## YOUR TASKS
1. Please rewrite the report on the Reserve Bank of India's rate decision from "The monetary policy" up to and including "unchanged at 3.35%.", with "monetary policy committee" changed to "rate-setting panel".
2. Using the report on the Reserve Bank of India's rate decision, answer these:
(a) At what level was the reverse repo rate kept?
(b) By what vote did the committee retain the accommodative policy stance?
(c) How many poll respondents expected a 25-basis point increase in April?
3. Extend the report on the Reserve Bank of India's rate decision, picking up after its final sentence.

## TEXT UNDER STUDY
****************************************

Feb 10 (Reuters) - The Reserve Bank of India's key lending rate was held steady at record lows on Thursday, but it surprised markets by leaving its key deposit rate unchanged against some economists' predictions of a hike to re-align it with short-term money market rates.
The monetary policy committee held the lending rate, or the repo rate, at 4%. The reverse repo rate, or the key borrowing rate, was also kept unchanged at 3.35%.
The MPC voted unanimously to maintain the status quo on the repo rate and by a majority of 5-1 to retain the accommodative policy stance.
Respondents in a Feb. 2-4 Reuters poll were closely split on the timing of the repo rate rise, with slightly more than half, 17 of 32, expecting a 25-basis point increase to 4.25% in April.

****************************************

## RECORDS PROVIDED
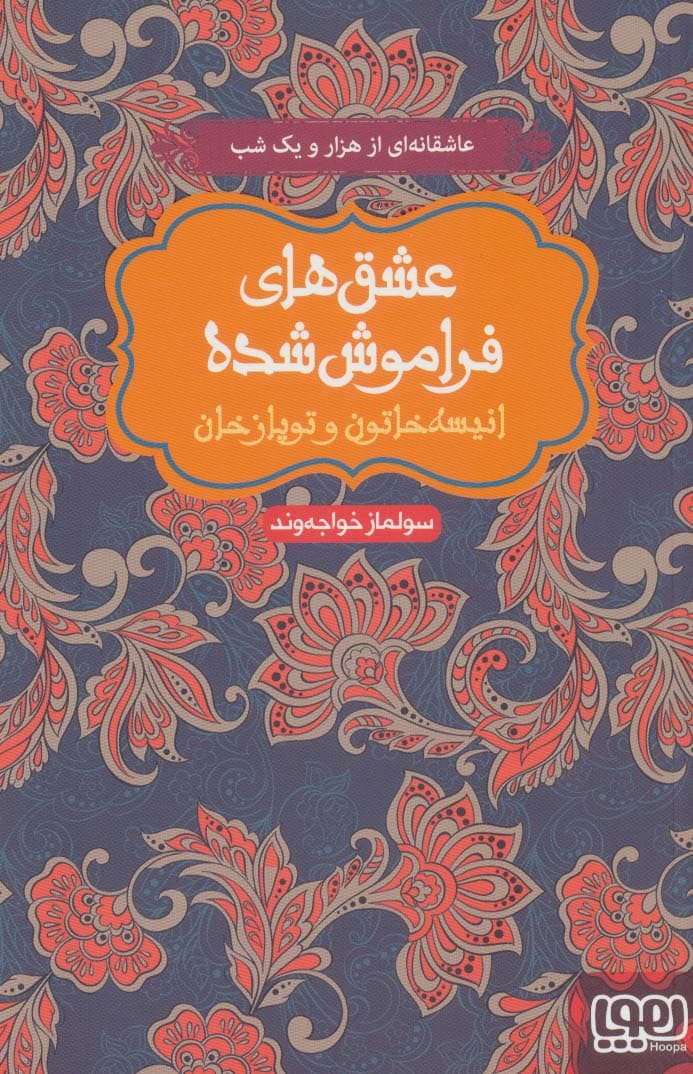 انیسه خاتون و توپاز خان (عشق های فراموش شده)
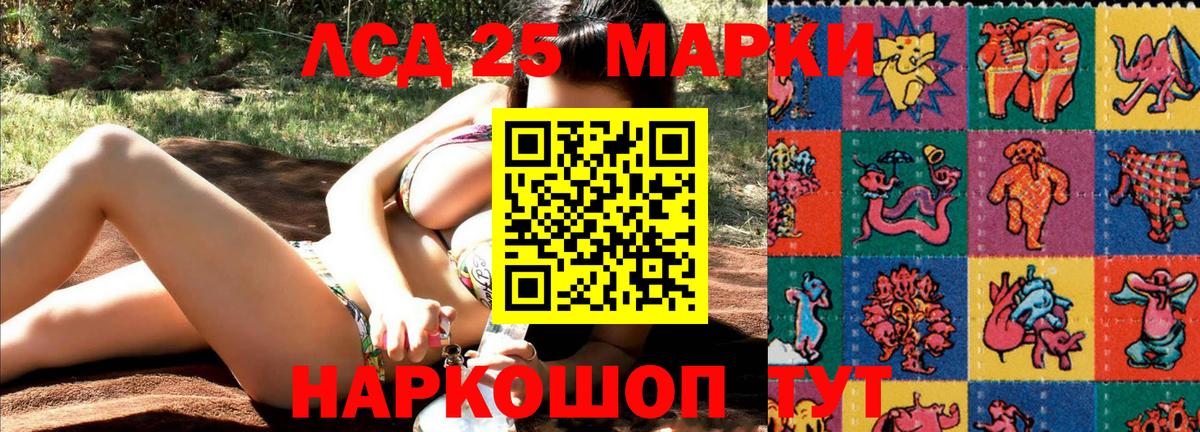 Наркотические марки 1,8мг  Вход с VPN  Марки NBOMe  Наркотические марки 1,8мг  Лесной 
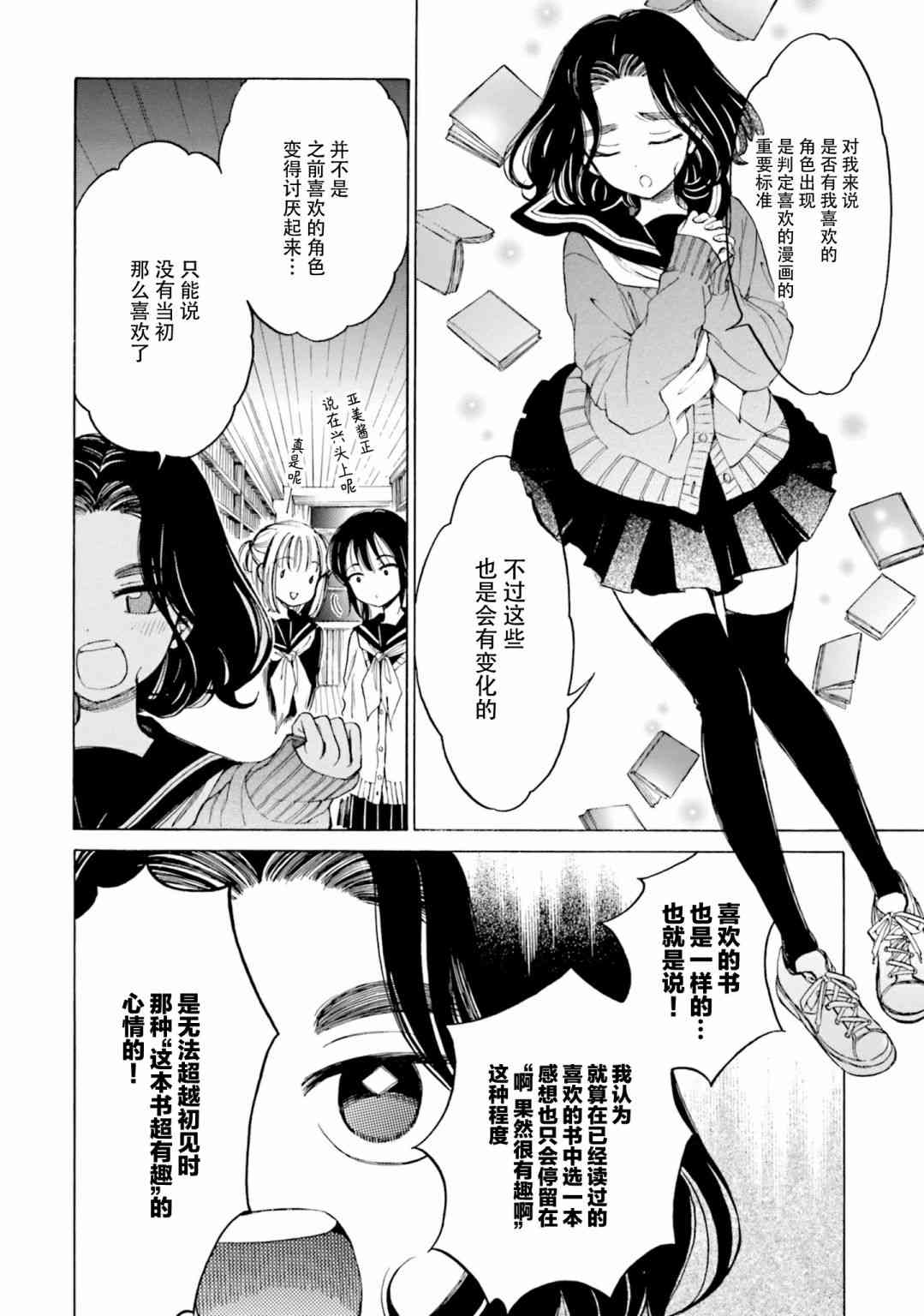 向日葵桑 - 第77话 - 第10张图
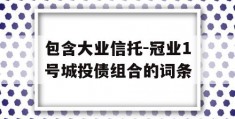 包含大业信托-冠业1号城投债组合的词条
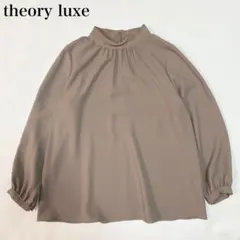 美品　Theory luxe 2wayプルオーバーシャツブラウス　KERENA Theory luxe - 美品 Theory luxe 2wayプルオーバーシャツブラウス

****************************************

## SET OF ANSWERS
1.
The rate-setting panel held the lending rate, or the repo rate, at 4%. The reverse repo rate, or the key borrowing rate, was also kept unchanged at 3.35%.

2.
(a) 3.35%
(b) A majority of 5-1
(c) 17 of 32

3.
RADHIKA RAO, ECONOMIST, DBS BANK, SINGAPORE
"The policy communique was predominantly dovish, with the central bank opting to keep rates unchanged, effectively seeing through firm inflation in the March 2022 quarter, and expecting a pullback towards the mid-point of the target range in FY23."
"The absence of broad-based recovery further strengthened their resolve to maintain status quo. The central bank expects the economy to weather global volatility and spillover risks, courtesy the healthy reserves coverage ratios, narrow current account deficit and steady foreign investment flows, suggesting that domestic policy has the room to lag the hawkish pivot amongst the Western central banks."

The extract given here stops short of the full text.